Forum Discussion

Ken_B_50116's avatar
Ken_B_50116
Icon for Cirrostratus rankCirrostratus
Jan 21, 2015

LTM SSL health check fails when standby node reboots

Last night I was upgrading a BigIP LTM 11.4.1 HF5 active/standby 2 node cluster to HF7. The hardware platform is 4200v. When I was rebooting the standby node, a health check on the active node started failing. No changes had been made to the active node. This is the check that started failing:

ltm monitor https CSG_SSL {
    cipherlist DEFAULT:+SHA:+3DES:+kEDH
    compatibility enabled
    defaults-from https
    description "Generic HTTPS monitor but without a send string"
    destination *:*
    interval 30
    send "GET /\\r\\n"
    time-until-up 0
    timeout 16
}

This monitor has been in production for well over a year and runs fine. When the failure happened, I changed the pool to use a generic TCP monitor to work around the pool outage. ALso of note is that this SSL health monitor was failing on both the active and standby units. The same monitor, used on a test pool containing one of the production severs, was also failing.

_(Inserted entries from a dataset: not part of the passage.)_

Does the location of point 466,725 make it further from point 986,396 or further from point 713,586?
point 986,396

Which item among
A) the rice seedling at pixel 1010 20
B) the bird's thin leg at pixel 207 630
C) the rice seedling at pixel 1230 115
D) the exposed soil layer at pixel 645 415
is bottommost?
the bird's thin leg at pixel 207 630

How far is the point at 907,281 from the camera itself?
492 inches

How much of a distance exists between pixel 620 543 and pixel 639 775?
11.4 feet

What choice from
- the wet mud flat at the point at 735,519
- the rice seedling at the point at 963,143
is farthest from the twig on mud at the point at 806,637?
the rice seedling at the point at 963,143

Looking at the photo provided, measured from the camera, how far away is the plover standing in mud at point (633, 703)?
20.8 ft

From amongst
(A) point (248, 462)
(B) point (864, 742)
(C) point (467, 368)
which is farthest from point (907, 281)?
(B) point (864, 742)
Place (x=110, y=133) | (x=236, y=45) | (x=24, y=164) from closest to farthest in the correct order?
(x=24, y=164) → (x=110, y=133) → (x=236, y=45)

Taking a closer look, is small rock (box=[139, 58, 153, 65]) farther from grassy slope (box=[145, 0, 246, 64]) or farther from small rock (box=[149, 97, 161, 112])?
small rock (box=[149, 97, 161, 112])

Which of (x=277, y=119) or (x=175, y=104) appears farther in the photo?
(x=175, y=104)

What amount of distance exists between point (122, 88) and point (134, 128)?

I had a related problem when this same cluster was upgraded to HF5: The SSL health monitor disappeared from the pool for reasons I was never able to determine.

If it matters, here is the pool. I have removed the IP addresses as they are from a public IP block that is used privately (don't ask... not my design):

ltm pool pool_Citrix_CSG {
    load-balancing-mode least-connections-node
    members {
        (removed):https {
            address (removed)
            session monitor-enabled
            state up
        }
        (removed):https {
            address (removed)
            session monitor-enabled
            state up
        }
        (removed):https {
            address (removed)
            session monitor-enabled
            state up
        }
    }
    monitor tcp
}

I completed the HF7 install and the cluster operates fine. The SSL health monitor is still failing and the pool is running on the generic TCP monitor as you can see above. I have asked the server owners to drain one server of user connections, reboot it, and then we can test to see if the SSL monitor will work correctly again.

Has anyone see the behavior before where a health monitor fails on an active node when the standby BigIP node is rebooted?

5 Replies

  • Dont recall seeing a situation like this. Strange. Did you capture any outputs from /var/log/ltm on the active when you rebooted the standby?

     

    Tried a different monitor (address check?)

     

    • Ken_B_50116's avatar
      Ken_B_50116
      Icon for Cirrostratus rankCirrostratus
      Unfortunately I never did find a solution to this, and I never went back and did any more troubleshooting.
  • NikhilB_149913's avatar
    NikhilB_149913
    Historic F5 Account

    Dont recall seeing a situation like this. Strange. Did you capture any outputs from /var/log/ltm on the active when you rebooted the standby?

     

    Tried a different monitor (address check?)

     

    • Ken_B_50116's avatar
      Ken_B_50116
      Icon for Cirrostratus rankCirrostratus
      Unfortunately I never did find a solution to this, and I never went back and did any more troubleshooting.
  • Have you tried a tcpdump to see why it is failing? TCP hanshake failure? SSL handshake failure? Receive string failure(need the key to decrypt either with wireshark or SSLDUMP)?